La mayoría de las peticiones vienen a reforzar políticas ya existentes; quizá falte una petición a favor de salvaguardar la pluralidad y diversidad de la cartelera. No parece de recibo que algunos estrenos con hasta 800 copias desplacen a películas españolas y europeas; del mismo modo que la defensa de la competencia impide que una marca adquiera una posición dominante en un mercado concreto, no sería descabellado plantear una limitación en el porcentaje de pantallas que puede ocupar una película en una ciudad o un territorio. La única demanda al Estado realmente novedosa es la “Introducción de la educación audiovisual en el sistema de enseñanza” (punto 14) que, según el documento, a pesar de algunos intentos nunca ha tenido una solución satisfactoria y que plantea con estas palabras: “Ya sea como materia curricular o actividad complementaria extracurricular, es urgente dotar a los alumnos de un bagaje teórico, estético e histórico que les permita conocer a fondo un lenguaje con el que están en contacto de manera incesante, ocupando buena parte de su vida. La formación de un nuevo público, más cercano al cine español y que se reconozca en él, pasa indefectiblemente por que en los institutos y colegios se establezca una práctica educativa de conocimiento y profundización en nuestros títulos clásicos”. Creo que esta reivindicación es muy justa y figura con derecho propio en la muy celebrada política de protección del cine francés. En el fondo, se trata de ser consecuente con la consideración del cine como hecho cultural, lo que exige integrarlo en el curriculum educativo del mismo modo que la enseñanza de la literatura, el pensamiento o la música.

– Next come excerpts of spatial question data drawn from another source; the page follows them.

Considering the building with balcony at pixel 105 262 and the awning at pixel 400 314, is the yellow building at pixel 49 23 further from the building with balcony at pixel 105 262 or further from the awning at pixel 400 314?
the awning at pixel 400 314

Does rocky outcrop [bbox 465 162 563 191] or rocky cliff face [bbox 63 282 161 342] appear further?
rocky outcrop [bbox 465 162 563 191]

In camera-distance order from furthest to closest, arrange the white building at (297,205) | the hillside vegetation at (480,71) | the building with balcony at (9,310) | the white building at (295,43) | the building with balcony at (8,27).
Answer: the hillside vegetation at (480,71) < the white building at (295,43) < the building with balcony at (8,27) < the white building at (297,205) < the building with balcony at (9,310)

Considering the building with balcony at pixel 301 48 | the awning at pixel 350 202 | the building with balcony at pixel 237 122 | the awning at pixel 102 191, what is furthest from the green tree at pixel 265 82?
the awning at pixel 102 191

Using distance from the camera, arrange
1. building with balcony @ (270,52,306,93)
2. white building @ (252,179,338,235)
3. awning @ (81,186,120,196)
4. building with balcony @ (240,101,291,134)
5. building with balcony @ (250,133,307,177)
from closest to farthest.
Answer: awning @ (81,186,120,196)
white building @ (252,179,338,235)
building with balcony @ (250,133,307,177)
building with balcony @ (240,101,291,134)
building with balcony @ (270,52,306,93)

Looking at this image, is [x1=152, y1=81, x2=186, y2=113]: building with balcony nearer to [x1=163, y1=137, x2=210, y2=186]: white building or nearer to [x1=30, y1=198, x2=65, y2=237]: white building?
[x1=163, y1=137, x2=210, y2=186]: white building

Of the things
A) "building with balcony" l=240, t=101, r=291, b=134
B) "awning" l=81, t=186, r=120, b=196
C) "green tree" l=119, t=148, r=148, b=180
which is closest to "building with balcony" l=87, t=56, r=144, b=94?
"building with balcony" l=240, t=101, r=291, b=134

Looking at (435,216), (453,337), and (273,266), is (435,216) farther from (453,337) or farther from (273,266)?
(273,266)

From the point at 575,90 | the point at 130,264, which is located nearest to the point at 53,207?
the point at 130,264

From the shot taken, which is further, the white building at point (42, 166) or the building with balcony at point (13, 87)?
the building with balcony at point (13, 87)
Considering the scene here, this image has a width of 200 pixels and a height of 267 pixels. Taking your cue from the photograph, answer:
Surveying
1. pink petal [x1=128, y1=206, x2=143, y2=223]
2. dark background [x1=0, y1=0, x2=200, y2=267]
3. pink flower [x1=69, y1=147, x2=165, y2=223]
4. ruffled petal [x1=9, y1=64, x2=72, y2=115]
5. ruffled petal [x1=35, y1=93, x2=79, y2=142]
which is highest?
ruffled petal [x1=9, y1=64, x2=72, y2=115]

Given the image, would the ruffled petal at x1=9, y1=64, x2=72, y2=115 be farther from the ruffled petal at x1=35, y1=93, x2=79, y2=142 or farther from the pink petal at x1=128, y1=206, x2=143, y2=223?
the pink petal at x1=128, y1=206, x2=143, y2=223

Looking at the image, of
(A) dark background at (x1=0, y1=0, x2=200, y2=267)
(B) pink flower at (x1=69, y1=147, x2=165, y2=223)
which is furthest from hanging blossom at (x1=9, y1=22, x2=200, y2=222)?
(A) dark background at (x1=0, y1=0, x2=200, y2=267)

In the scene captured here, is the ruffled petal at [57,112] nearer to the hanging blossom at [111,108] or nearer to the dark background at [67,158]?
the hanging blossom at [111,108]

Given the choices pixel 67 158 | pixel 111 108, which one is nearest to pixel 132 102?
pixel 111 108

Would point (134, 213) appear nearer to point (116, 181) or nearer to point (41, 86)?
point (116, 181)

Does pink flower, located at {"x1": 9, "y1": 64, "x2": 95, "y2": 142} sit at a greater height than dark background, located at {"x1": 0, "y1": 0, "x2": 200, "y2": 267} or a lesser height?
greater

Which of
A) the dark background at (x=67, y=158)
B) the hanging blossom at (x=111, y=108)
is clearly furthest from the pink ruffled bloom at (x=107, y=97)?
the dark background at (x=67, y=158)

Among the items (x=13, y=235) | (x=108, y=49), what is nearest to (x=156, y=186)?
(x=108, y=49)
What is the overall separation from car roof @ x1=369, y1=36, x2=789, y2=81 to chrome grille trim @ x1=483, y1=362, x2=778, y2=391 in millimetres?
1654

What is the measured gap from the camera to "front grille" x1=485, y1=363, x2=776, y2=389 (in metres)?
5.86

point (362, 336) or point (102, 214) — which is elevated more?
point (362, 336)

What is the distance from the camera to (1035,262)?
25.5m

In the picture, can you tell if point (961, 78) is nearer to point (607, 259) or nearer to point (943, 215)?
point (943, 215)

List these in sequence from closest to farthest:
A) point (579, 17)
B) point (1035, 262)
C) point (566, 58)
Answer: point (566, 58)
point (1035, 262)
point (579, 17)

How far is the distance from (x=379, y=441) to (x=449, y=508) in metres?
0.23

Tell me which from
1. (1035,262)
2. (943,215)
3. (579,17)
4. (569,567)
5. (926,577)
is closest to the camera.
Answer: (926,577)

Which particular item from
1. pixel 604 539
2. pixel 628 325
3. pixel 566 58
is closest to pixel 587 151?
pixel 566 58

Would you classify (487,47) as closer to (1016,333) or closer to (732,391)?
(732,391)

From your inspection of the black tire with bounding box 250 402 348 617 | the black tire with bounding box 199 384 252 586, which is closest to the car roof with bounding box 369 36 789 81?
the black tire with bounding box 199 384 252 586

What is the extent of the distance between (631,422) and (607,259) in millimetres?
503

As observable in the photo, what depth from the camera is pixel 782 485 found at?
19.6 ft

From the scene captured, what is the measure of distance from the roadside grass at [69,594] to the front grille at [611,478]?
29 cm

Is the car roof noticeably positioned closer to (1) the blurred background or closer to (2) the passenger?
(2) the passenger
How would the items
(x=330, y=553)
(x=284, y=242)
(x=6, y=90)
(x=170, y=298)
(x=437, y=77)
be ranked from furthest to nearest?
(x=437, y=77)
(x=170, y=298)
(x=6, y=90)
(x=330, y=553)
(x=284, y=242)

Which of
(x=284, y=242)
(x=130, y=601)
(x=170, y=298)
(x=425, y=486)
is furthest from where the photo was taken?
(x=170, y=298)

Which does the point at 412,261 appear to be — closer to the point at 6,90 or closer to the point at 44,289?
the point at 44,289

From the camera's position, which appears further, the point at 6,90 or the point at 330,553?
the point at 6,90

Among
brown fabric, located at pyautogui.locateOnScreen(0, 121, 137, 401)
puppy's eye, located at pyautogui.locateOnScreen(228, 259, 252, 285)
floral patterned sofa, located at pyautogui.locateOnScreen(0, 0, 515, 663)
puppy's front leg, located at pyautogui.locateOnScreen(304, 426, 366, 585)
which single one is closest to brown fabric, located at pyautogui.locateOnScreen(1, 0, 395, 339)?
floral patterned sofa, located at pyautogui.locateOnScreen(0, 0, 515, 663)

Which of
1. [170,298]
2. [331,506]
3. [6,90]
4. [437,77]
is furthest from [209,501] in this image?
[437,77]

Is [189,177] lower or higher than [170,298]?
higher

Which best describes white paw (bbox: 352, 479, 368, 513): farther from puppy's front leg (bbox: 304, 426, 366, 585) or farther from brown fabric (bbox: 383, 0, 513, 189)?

academiaComo se sabe, hay fuertes reticencias a las subvenciones del cine español y existe la creencia de que prácticamente las películas se estrenan prácticamente amortizadas con ayudas oficiales: el abajofirmante ha sido testigo, en más de una ocasión, de comentarios burlones en una proyección al desfilar los créditos de una película española con los rótulos de instituciones estatales, autonómicas, municipales y diversos organismos que participaban de la película... Aunque el cine no recibe del Estado ayudas desproporcionadas en relación con otros sectores, no cabe duda de que el sistema necesita mejoras y quizá haya que revisar el viejo mecanismo del indiscriminado 15 % de la taquilla; porque, efectivamente, hay películas con ayudas oficiales que nunca se estrenan o lo hacen en condiciones lamentables; incluso se da el fraude de productores que compran entradas para alcanzar el mínimo de espectadores a que da derecho la subvención. El conjunto del cine español debe ser más autocrítico en este sentido y plantear hasta qué punto hay mercado para 200 títulos o no sería más modesto y eficiente concentrar los recursos en menos películas.